BEIRUT (AFP) – United States (US)-backed forces were locked in fierce fighting as they pressed the battle against the last shred of the Islamic State (IS) group’s “caliphate” in eastern Syria yesterday, a war monitor said.
The Syrian Democratic Forces (SDF), supported by a US-led coalition, announced a final push to retake the extremist pocket near the Iraqi border late Saturday, after a pause of more than a week to allow civilians to flee.
The Syrian Observatory for Human Rights reported heavy clashes between both sides yesterday morning, as coalition planes and artillery bombarded extremist positions.
“The battle is ongoing. There were heavy clashes this morning, with landmines going off,” said Rami Abdel Rahman, the head of the Britain-based war monitor.
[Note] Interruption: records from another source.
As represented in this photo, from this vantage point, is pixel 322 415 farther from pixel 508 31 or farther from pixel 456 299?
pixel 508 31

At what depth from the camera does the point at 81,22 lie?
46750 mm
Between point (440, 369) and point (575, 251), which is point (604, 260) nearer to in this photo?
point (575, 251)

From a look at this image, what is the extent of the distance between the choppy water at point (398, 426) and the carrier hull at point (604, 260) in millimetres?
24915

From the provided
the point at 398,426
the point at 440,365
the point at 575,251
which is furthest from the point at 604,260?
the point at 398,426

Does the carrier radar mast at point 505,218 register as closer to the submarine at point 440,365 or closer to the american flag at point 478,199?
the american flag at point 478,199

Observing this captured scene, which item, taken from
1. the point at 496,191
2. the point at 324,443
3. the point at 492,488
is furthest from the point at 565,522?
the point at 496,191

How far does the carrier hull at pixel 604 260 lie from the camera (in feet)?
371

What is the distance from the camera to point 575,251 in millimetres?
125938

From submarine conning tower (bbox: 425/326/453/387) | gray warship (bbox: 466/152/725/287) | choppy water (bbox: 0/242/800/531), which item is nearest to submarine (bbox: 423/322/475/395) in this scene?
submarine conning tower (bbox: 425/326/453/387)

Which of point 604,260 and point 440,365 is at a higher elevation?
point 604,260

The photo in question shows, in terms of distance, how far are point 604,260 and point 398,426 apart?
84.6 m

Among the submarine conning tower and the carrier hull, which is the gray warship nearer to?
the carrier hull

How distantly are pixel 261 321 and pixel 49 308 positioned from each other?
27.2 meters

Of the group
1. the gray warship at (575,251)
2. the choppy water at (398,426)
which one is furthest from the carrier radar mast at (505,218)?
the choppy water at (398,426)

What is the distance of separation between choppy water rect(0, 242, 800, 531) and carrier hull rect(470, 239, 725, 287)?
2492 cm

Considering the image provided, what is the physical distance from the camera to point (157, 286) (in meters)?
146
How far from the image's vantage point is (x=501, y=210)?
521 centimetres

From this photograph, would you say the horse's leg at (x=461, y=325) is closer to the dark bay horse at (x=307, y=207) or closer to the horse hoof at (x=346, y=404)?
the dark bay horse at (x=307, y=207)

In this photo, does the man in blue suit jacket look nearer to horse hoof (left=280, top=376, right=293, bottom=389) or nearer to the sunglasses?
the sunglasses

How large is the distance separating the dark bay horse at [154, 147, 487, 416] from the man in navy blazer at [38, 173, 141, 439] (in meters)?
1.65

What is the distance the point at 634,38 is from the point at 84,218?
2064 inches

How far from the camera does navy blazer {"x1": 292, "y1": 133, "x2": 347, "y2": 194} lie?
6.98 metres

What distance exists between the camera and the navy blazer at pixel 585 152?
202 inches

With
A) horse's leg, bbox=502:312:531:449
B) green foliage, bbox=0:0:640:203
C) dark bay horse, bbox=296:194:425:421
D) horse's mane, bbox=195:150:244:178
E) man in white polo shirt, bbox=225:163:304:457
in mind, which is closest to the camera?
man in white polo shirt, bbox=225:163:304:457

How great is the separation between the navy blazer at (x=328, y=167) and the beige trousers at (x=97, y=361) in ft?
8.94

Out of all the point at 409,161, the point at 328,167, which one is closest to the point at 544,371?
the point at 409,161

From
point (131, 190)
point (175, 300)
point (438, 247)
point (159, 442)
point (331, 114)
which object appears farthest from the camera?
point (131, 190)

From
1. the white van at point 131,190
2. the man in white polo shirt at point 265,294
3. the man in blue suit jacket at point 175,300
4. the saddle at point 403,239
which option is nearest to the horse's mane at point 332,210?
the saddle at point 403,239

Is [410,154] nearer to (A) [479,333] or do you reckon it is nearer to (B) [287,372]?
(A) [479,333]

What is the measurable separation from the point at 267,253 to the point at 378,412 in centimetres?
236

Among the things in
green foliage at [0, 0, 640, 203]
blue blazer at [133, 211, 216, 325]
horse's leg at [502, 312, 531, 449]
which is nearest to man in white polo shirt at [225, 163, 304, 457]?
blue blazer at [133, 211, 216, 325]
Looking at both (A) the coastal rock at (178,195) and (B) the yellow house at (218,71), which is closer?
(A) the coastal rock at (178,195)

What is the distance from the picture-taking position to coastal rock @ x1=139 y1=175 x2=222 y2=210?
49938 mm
The SDF launched an offensive to expel IS from the eastern province of Deir Ezzor in September.
The Kurdish-led alliance has since whittled down extremist-held territory to a patch of just four square kilometres on the eastern banks of the Euphrates.
Up to 600 extremists could still remain inside, most of them foreigners, according to SDF spokesman Mustafa Bali.
Since fighting intensified in December, more than 37,000 people, mostly wives and children of extremist fighters, have fled out into SDF-held desert areas, the Observatory said.
That figure includes some 3,200 suspected extremists detained by the SDF, according to the monitor, which relies on sources inside Syria for its information.
At the height of their rule, the extremists imposed their brutal interpretation of Islamic law on a territory spanning parts of Syria and Iraq that was roughly the size of Britain.
But separate military offensives in both countries, including by the SDF, have since retaken the vast bulk of the cross-border “caliphate” they declared in 2014.